Particle Velocity


Phoenix Dance Theatre
Grand Theatre, Blackpool

All Alight from choreographer Richard Alston

Four new pieces, with a couple of instant crowdpleasers amongst them, added up to a night of generally thrilling contemporary dance from one of the country’s consistently entertaining companies.

Leeds-based Phoenix Dance parcels it all up as Particle Velocity and in keeping with that description it is designed to make waves.

The evening opens with All Alight, created for Phoenix by top UK choreographer Richard Alston. It is an instantly-accessible and deceptively-simple looking suite of dances set to the taut strings of Ravel’s Sonata for Violin and Concerto. Seven dancers perform to music that verges between the skittish and the sonorous.

Ki, in complete contrast, is a 10-minute solo dance of extreme poise and control performed here by Josh Wille. His gymnastic background is abundantly evident in Jose Agudo’s choreography, wrapped around the legend of Genghis Khan. Performed to a mounting drum beat it becomes almost hallucinatory in its portrayal of a body under external forces.

Indeed, at its close, it could almost be the Best of Bez from those Happy Mondays of Madchester!

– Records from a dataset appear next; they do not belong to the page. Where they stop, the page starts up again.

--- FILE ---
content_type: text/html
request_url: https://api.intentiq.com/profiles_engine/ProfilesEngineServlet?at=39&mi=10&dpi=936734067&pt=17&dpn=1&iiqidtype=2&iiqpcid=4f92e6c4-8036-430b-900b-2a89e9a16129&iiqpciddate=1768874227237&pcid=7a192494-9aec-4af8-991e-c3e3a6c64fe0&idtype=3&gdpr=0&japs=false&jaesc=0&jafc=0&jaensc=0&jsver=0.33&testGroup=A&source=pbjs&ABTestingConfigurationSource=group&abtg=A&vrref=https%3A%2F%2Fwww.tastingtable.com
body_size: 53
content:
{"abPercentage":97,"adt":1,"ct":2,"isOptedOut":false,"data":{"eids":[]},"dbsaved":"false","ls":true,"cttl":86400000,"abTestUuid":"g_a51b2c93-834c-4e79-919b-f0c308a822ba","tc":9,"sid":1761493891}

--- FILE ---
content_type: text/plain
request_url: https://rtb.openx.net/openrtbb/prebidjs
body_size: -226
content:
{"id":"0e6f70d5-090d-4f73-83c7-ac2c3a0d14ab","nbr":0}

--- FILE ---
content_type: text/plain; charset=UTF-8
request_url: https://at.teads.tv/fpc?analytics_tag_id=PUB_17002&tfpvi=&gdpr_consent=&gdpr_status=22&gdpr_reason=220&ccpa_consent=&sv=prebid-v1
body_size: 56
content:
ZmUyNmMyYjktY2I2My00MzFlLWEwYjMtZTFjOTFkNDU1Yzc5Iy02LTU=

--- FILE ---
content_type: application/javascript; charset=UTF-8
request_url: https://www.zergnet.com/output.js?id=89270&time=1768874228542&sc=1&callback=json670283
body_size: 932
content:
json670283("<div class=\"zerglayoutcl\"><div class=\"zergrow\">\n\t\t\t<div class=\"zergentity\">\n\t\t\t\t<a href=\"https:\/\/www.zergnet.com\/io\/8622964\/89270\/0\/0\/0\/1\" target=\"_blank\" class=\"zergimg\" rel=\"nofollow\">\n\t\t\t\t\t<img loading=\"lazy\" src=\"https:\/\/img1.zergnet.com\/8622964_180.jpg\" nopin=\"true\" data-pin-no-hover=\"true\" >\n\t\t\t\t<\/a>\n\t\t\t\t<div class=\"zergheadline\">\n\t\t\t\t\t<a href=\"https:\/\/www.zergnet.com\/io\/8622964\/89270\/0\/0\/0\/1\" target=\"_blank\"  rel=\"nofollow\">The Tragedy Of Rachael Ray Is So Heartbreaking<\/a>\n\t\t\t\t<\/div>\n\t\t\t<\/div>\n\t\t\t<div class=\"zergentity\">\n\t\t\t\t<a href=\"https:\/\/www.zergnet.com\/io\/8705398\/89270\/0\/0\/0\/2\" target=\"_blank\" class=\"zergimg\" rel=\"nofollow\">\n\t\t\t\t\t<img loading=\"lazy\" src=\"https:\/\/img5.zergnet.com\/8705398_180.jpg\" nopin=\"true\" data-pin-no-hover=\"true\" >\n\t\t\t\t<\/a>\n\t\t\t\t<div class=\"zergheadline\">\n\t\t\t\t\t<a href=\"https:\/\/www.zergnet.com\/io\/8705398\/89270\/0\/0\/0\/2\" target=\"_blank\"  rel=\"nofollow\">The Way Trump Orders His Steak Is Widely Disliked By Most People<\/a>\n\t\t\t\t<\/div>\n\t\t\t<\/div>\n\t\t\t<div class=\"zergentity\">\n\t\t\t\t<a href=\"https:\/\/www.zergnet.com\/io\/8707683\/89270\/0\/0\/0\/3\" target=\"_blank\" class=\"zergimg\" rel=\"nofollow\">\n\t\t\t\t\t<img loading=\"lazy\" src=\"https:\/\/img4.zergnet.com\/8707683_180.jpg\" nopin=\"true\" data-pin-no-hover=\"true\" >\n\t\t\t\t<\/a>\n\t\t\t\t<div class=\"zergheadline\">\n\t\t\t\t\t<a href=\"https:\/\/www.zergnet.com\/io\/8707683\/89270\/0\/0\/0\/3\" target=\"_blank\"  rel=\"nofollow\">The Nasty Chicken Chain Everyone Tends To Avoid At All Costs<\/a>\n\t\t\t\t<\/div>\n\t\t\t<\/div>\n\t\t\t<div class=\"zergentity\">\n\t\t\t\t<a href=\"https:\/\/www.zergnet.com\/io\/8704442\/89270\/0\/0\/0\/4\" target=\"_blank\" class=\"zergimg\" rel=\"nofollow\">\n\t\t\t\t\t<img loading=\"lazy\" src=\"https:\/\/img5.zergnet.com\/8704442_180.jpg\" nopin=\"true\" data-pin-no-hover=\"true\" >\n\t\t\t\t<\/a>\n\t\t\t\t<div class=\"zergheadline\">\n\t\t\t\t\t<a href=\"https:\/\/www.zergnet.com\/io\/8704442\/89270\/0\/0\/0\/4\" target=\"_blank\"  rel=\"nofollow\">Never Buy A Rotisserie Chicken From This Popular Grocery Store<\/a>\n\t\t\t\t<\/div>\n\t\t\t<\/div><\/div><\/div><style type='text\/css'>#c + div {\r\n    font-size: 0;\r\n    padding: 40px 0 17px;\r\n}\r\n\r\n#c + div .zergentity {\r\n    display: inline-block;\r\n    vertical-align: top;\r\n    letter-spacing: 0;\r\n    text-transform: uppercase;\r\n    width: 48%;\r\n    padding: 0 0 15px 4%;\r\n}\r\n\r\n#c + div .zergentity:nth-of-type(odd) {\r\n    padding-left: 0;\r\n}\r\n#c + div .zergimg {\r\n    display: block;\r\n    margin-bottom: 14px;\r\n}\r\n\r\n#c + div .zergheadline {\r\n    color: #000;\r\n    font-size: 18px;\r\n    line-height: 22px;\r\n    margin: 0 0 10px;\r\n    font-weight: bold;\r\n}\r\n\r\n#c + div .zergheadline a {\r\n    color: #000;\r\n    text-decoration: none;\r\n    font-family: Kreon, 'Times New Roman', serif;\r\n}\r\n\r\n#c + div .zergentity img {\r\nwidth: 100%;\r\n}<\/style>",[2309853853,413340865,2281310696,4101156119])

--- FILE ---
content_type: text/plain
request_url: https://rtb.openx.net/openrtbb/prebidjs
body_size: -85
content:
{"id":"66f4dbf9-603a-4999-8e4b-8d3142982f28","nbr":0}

Borrowing from the American cinema sound and style of Quentin Tarantino, or American Beauty, Tender Crazy Love is another intensely-emotional experience. Sandrine Monin and Phil Sanger become a couple of contemporary lovers whose apparent need for reconciliation spirals into brutal aggression. It is tough, dynamic and sometimes uncomfortable to watch. But you’re unlikely to ever forget it.

Which probably won’t be the case with the final offering, Repetition of Change.

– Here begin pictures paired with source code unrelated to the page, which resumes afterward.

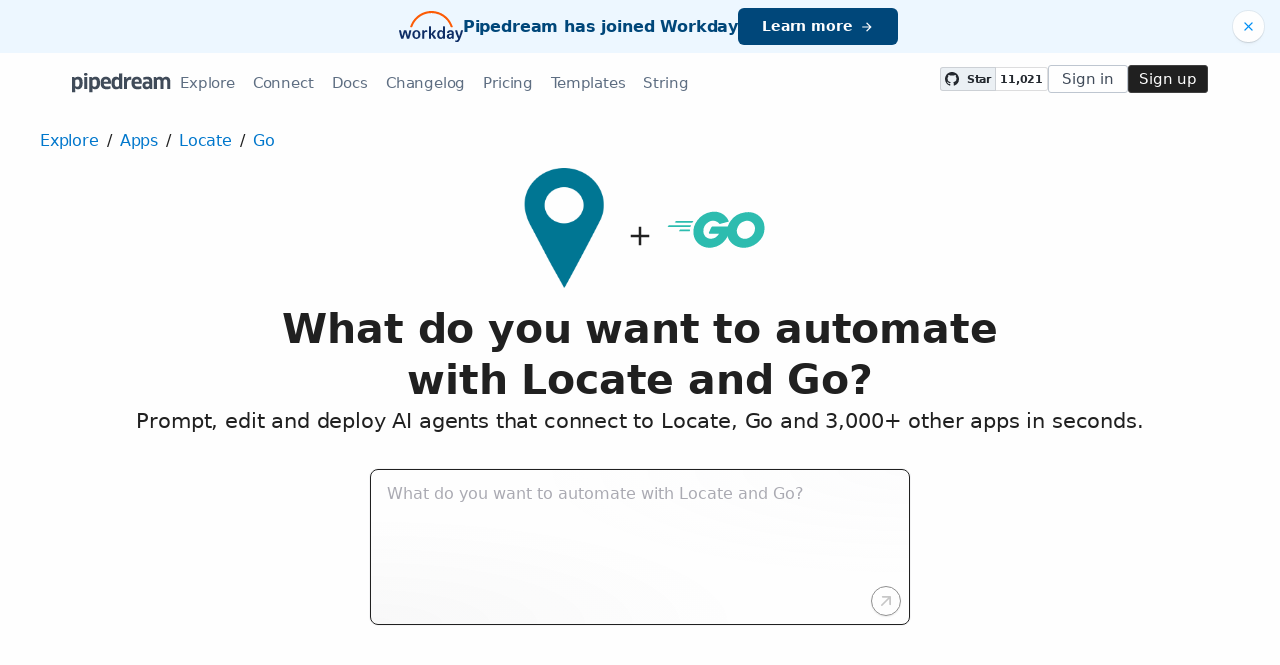

--- FILE ---
content_type: text/css
request_url: https://pipedream.com/_static/logo-cloud.726769c6.css
body_size: -28
content:
img[data-v-7b990a31]{-o-object-fit:contain;object-fit:contain;-o-object-position:center;object-position:center;aspect-ratio:2/1}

Phoenix artistic director Sharon Watson has constructed it around the genetic coding of DNA. In the company of the other dances it looks, feels and sounds around 50 years behind the times.

Despite a stage-wide white frock—that might not have looked out of place in a Eurovision song contest—it gets hung up, literally, on that particular prop and never really recovers any shape or form.

Eight androgynous dancers suggest you really must not mess with genetics.